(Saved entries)
■ ■ ■ ■

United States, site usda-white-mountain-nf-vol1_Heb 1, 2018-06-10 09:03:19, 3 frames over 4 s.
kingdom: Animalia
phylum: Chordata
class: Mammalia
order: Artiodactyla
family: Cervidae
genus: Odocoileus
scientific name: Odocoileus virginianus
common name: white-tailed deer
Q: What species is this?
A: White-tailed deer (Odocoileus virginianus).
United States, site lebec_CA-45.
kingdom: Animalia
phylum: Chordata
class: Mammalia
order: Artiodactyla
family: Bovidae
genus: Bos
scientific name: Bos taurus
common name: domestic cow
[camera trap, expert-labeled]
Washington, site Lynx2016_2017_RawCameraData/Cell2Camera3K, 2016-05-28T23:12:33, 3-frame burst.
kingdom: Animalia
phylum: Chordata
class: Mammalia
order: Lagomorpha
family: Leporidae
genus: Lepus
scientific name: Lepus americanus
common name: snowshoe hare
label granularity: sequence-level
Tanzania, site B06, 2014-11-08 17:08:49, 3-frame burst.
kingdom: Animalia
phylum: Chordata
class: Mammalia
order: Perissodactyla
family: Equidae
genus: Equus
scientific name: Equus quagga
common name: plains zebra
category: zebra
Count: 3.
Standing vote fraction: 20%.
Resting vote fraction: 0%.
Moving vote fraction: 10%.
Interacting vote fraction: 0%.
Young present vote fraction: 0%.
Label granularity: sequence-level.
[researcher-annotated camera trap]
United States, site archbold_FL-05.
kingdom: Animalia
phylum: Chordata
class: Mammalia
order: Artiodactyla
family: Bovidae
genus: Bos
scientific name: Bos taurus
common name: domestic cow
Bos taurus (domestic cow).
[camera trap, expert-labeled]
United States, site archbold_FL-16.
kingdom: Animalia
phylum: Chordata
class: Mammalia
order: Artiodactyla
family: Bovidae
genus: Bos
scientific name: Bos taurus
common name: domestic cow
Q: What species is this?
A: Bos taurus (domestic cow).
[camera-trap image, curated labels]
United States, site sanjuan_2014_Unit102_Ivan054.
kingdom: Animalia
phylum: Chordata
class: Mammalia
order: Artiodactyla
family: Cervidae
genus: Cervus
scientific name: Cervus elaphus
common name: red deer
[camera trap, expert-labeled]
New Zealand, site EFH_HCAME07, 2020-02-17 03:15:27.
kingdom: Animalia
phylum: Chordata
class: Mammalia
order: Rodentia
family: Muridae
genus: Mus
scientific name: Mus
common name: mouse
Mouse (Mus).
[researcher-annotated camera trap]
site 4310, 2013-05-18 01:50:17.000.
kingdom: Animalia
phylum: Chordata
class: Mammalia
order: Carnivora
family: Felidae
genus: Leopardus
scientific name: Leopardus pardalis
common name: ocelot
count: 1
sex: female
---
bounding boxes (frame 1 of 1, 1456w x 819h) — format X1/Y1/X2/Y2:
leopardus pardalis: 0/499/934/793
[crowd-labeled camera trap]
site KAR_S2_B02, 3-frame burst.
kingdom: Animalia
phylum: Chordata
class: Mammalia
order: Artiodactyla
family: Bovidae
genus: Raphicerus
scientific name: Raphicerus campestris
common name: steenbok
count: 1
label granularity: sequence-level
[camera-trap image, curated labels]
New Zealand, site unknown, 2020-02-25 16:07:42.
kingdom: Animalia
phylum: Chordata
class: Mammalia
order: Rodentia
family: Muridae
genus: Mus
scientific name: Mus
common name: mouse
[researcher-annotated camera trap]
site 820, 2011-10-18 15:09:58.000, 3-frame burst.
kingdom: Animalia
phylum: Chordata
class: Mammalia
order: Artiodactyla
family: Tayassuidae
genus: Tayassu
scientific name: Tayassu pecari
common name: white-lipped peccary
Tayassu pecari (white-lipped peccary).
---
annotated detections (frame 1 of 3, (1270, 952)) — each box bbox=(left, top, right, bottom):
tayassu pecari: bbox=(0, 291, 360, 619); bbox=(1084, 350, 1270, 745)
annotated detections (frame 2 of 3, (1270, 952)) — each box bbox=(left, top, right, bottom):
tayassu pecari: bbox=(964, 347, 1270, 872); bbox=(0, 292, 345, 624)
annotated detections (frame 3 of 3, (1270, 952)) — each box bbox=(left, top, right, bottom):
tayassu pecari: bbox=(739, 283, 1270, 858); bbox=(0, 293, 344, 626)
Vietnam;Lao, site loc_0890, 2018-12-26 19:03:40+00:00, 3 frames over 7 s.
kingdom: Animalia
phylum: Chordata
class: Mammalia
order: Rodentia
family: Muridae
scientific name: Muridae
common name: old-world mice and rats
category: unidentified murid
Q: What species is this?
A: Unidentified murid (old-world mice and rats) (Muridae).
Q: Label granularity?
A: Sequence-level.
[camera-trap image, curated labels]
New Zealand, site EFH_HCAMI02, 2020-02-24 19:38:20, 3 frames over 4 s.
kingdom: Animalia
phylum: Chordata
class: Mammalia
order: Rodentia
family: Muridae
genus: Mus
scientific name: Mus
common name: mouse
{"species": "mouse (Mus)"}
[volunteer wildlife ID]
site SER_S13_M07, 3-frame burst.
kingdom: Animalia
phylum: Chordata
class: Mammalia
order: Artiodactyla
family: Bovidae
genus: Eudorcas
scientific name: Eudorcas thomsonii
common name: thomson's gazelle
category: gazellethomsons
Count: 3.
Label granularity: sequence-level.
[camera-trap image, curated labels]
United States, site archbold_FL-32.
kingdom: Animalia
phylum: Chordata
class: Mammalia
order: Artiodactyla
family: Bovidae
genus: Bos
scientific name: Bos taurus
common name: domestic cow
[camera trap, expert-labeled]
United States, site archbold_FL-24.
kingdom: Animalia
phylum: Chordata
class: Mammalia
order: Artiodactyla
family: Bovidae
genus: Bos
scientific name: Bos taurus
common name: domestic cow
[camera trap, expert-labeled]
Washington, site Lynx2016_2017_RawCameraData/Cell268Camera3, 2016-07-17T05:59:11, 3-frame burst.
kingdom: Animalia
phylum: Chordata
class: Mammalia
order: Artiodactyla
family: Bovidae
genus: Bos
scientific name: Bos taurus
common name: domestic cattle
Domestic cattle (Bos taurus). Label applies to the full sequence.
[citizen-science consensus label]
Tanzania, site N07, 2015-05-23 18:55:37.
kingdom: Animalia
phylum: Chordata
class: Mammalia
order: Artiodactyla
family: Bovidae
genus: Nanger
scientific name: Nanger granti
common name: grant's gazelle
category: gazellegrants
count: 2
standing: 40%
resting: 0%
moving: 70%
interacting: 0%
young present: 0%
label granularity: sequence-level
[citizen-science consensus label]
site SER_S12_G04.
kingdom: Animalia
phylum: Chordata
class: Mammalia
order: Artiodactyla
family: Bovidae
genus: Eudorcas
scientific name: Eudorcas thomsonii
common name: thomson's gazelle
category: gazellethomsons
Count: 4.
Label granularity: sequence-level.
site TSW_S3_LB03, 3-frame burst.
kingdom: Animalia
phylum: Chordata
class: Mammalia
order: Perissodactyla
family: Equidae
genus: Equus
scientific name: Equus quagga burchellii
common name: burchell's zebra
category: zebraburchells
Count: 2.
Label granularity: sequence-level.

■ ■ ■ ■

Find the word "Zealand" in the records. Copy every line it appears in.

_ANSWER FOR THIS EXERCISE:_
New Zealand, site EFH_HCAME07, 2020-02-17 03:15:27.
New Zealand, site unknown, 2020-02-25 16:07:42.
New Zealand, site EFH_HCAMI02, 2020-02-24 19:38:20, 3 frames over 4 s.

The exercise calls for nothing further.